施行事例
石和の家
敷地は石和町北西部に位置し少し狭い東側道路に接する東西に長く広い敷地という印象を受けました。
現在の住まいを建て替えるという内容でしたが最初に伺った時の印象は、周囲の山々はもちろん屋敷内にも樹木が深く茂り緑に囲まれた暮らしを楽しんでおられる事を感じました。
万事派手なことが苦手であろうことが想像できたので建物も元の家の記憶を継承してゆき、快適さを優先に考え、さりげなく建てる事を考えました。
また、玄関右横に記念樹である梅ノ木を残す事も、元の家の記憶を継承していく事の心がけの1つになりました。
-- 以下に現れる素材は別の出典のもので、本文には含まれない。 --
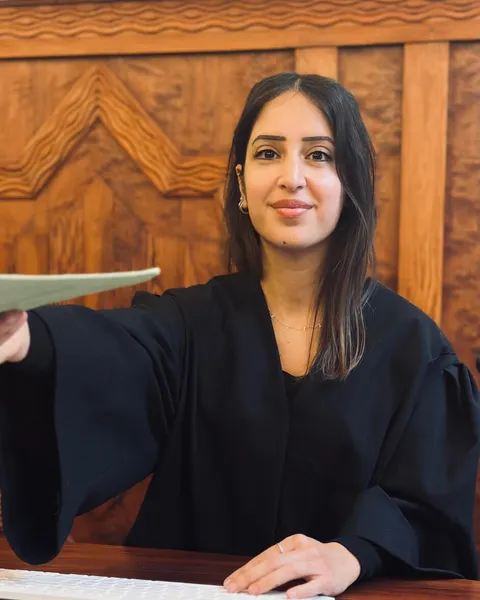 Eine Justizfachwirtin sitzt in Robe im Gerichtssaal
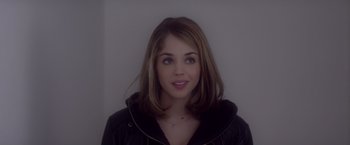 Movie still from “Elle” (2016), directed by Paul Verhoeven – A beautiful young lady wearing a black jacket; Close Up shot, Over the shoulder angle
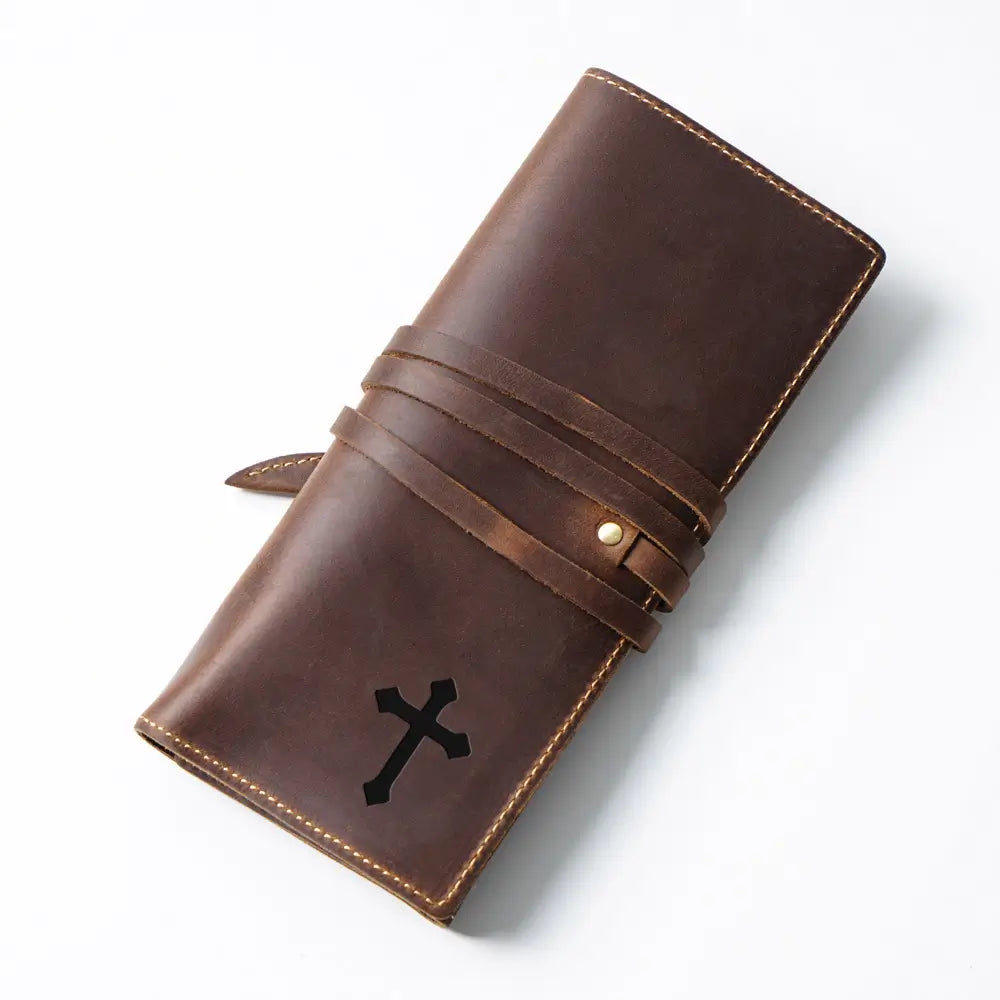 Brown leather pen case with a black cross emblem on a white background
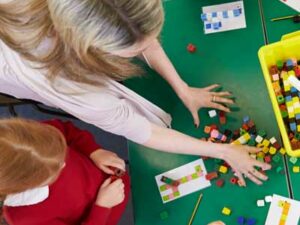 Children and their teacher using building blocks to learn maths in school. Representing What Does ‘Greater Depth’ Look Like in Maths?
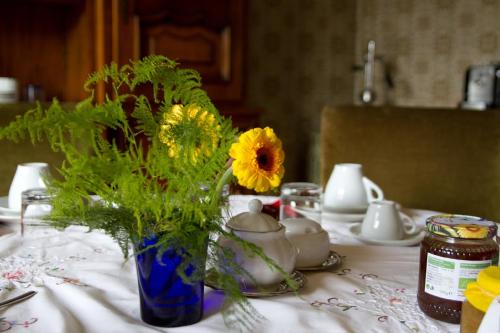 a blue vase filled with yellow flowers on a table at Locanda dei Buoni e Cattivi in Cagliari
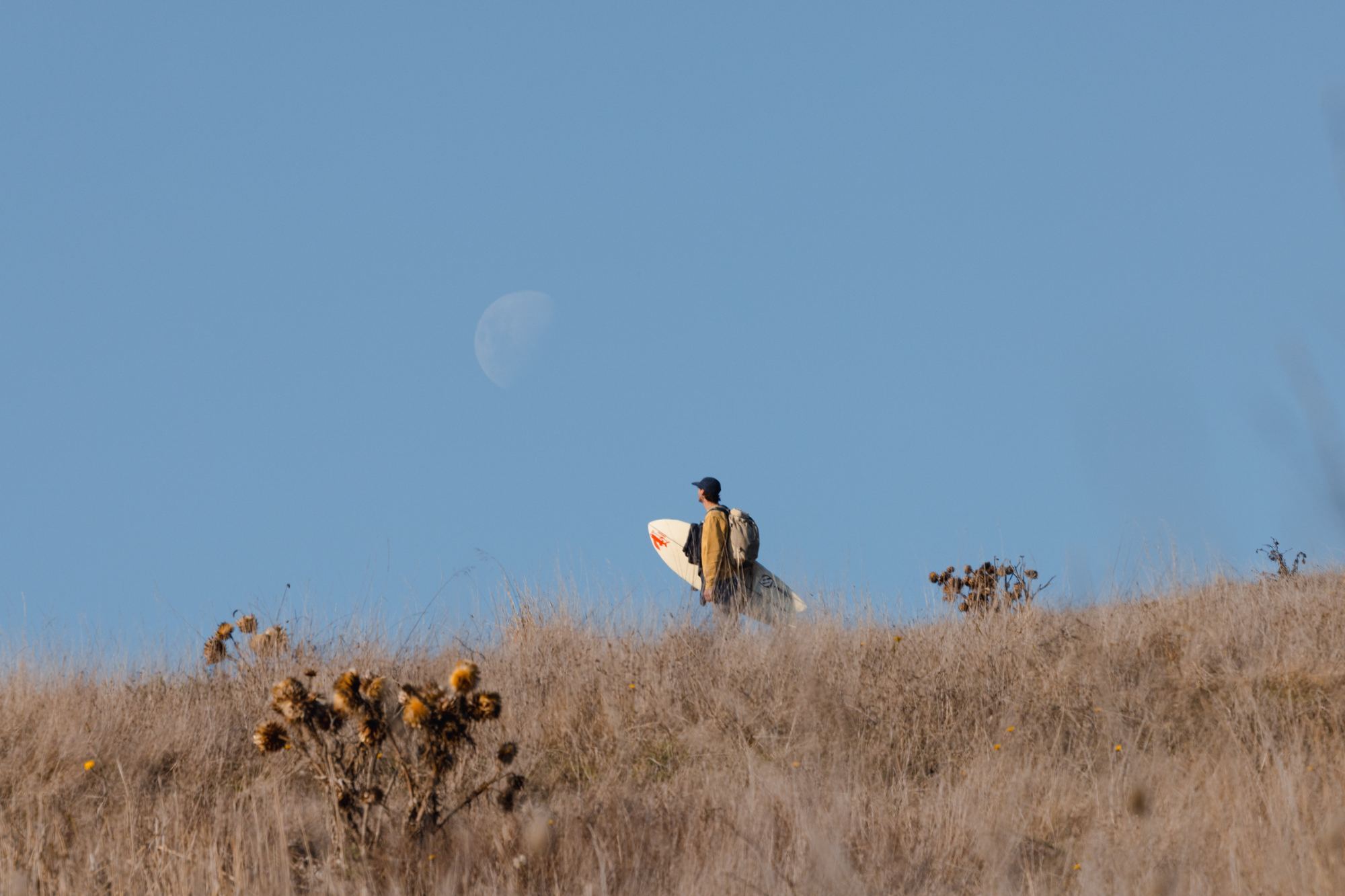 Surfer walking with board under moon Chile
敷地にゆとりがあるのでそれを最大限この家の価値につなげようと思いました。
隣地の住宅が迫っているので、南側からの太陽光を建物全体に取り入れる為、既存地盤面より1階の高さを約1.3Mに設定しました。
そうする事により内部空間と外に見える緑が連続的な広がりを視界に感じ取る事ができました。
また、庭に面して広縁を回したことで、庭との親密な関係を保って家の空間の質や中間領域で生まれる、豊かな季節感が、日常に存在する数分間の小さな時を楽しく、新しい形の中で、暮らしに継承することが出来ると考えました。
次に、階段室、吹抜部には階段を登り切った北側ホールと振り返り方向の南側バルコニー部分に幅約3Mの開口部を計画し、周囲の山々の四季の移り変わりを感じ取り、季節感を日常生活に取り入れられる様に工夫しました。